We go into more detail about this in our eBook , but the final decision comes down to what would work best for your business. Ask yourself the following questions:
- How many miles are my employees doing per year?
- Are their journeys long or short?
- Do employees need access to a car on a permanent basis?
In reality it is likely that your ownership strategy will be a mix of some or all of the above.
Another possibility for cutting costs is to simply cut down your business car fleet – if you can. Review the number of cars you have and the number of cars you use to see if that number could be reduced. The average total ownership cost (TCO) for a light-duty vehicle ranges from £3,500 to £5,500 per vehicle, per year. So removing just five cars from your fleet could save you £17,500 every year!
2. Educate and coach your drivers to drive more efficiently
Having proficient drivers can save your fleet a surprising amount of money. According to the Energy Saving Trust, savings of 15% can be achieved by simply improving driving habits.
Here are some good habits you can instill in your drivers to help cut costs for your business:
- Reduce speed. Although driving a little bit faster may get your drivers to their destinations more quickly, what you save in time you lose in cost. According to the AA, driving at 70mph uses up to 9% more fuel than driving at 60mph. Introducing a telematics system with a driver behaviour program can encourage your drivers to keep their speed down (more on that later in the article).
- Cut idling. Idling is one of the biggest ways of wasting fuel. This is the process of sitting in a stationary car with the engine still running. Lots of drivers are in the habit of doing this when they are making phone calls, working through some administrative tasks, or simply listening to the radio. But it is a pure waste of fuel. Educate your drivers to turn off their engine if the car isn’t moving.
- Coasting. There are different driving techniques that can also help you to cut costs, like coasting. Most people like to “keep on the gas” up until the point that they need to brake. However, if you coast – which is taking your foot off the accelerator in advance of a junction/turning/traffic lights so that you can naturally slow down – then you will save fuel and also reduce wear and tear on the brakes.
- Always think about efficiency. There are lots of little things that can be done to cut costs while driving, all it takes is an energy efficient mind-set. Removing excess weight from a vehicle, such as a roof rack or box and unnecessary items from the boot/trunk can decrease fuel consumption and save money. Another way to save energy and reduce fuel consumption is to open the windows instead of leaving the air-conditioning running all the time.
These may seem like minor changes but if you have a large fleet of cars, these small adjustments could add up to huge savings.
3. Save on fuel costs
We’ve already talked about more efficient driving as a way to save on fuel but there are other ways to cut costs too. Fuel cards can be used to purchase fuel from many stations all over the country, and a select few offer discounts. Not only that, with a fuel card you will also gain access to online reporting tools that allow you to track expenditure and make smart changes to cut costs if needs be.

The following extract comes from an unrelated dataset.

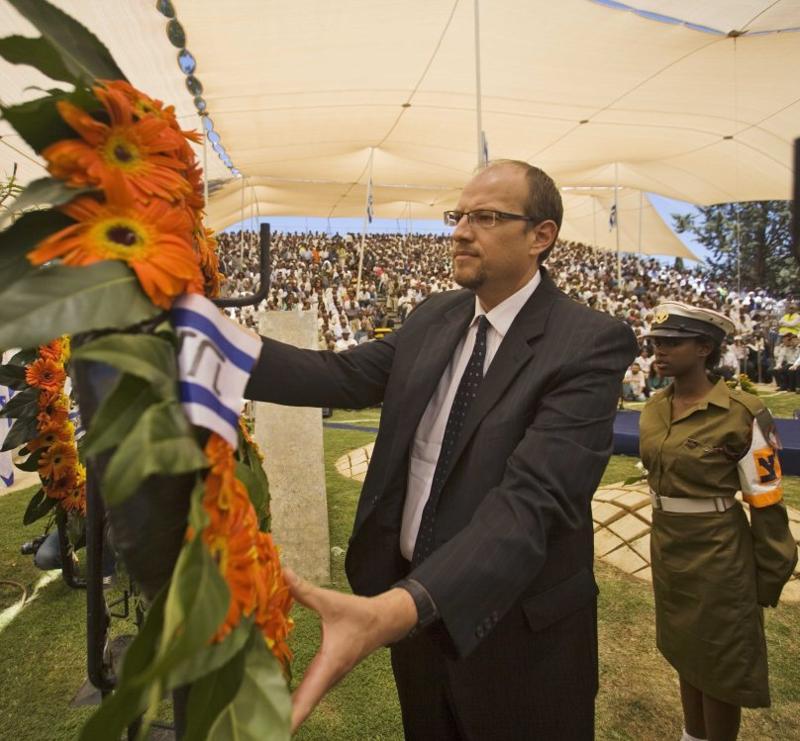 Rabbi Tzvi Graetz lays a wreath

Another way to save on fuel is to simply drive less miles. If your drivers are travelling for meetings, then consider using an online meeting tool instead, or the good old-fashioned telephone! Ride-sharing is also a great option for saving fuel when colleagues are travelling to the same place for meetings or business trips.
4. Use technology
Technology is enriching every part of our lives, and business car fleet management is no different with more and more technology available to provide information and insight about business fleets.

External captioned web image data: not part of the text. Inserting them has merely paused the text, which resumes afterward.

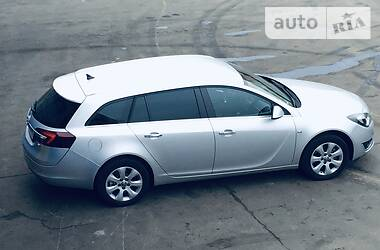 Opel Insignia Sports Tourer 2014 в Киеве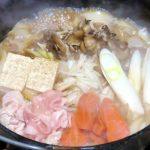 あっさりさっぱりコスパ良し!ダッチオーブンで作る「豚すき焼き」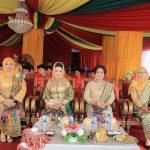 Ketua Tim Penggerak PKK Kabupaten Rohul (dua kiri), Ketua Bhayangkari Rohul Ny Evie Dasmin, Ketua Dharma Wanita Persatuan Rohul Hj Neti Herawati Haris, istri Ketua Pengadilan Negeri Pasirpengaraian Ny Sunoto saat hadiri upacara peringatan Hari Jadi ke 20 Kabupaten Rohul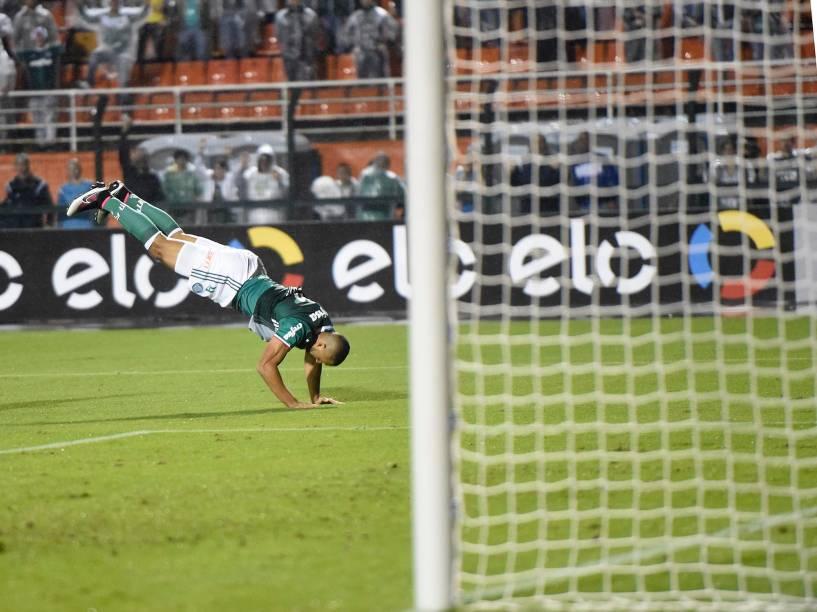Vitor Hugo comemora o terceiro gol do Palmeiras contra o Grêmio, no Allianz Parque, em São Paulo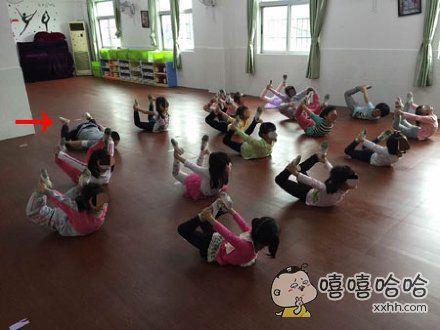 朋友的孩子因为太胖了,为了减肥给他报了个舞蹈班,这个动作太难为他啦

For example, telematics is a game-changing solution when it comes to reducing costs and running your fleet more efficiently. A telematics system can give you a real-time overview of your fleet, enabling you to easily monitor overall performance or zoom in on particular performance indicators for your fleet or individual drivers. This insight enables you to make informed decisions about how the vehicles and drivers in your businesses are being used to improve their efficiency and effectiveness.

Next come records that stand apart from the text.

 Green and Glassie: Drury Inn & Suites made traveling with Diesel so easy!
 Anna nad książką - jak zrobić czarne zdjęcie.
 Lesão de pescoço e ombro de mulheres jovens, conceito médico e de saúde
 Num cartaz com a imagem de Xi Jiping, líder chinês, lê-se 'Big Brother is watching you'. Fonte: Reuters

Many telematics systems also keep tabs on road and traffic conditions to ensure your drivers take the most efficient routes to their destination, saving time and fuel. This is a huge benefit for businesses because, according to the latest figures revealed as part of the TomTom Traffic Index, congestion is costing businesses approximately £915 million per year in lost productivity.
Telematics solutions can even capture the exact mileage of each vehicle, which can help you to appropriately schedule maintenance checks. It can alert you to any pending problems through vehicle fault codes, giving you the opportunity to address any maintenance issues before they become too costly. For example, identifying a fault with a turbo unit that could lead to major engine damage if not addressed at an early stage, could save you hundreds of pounds.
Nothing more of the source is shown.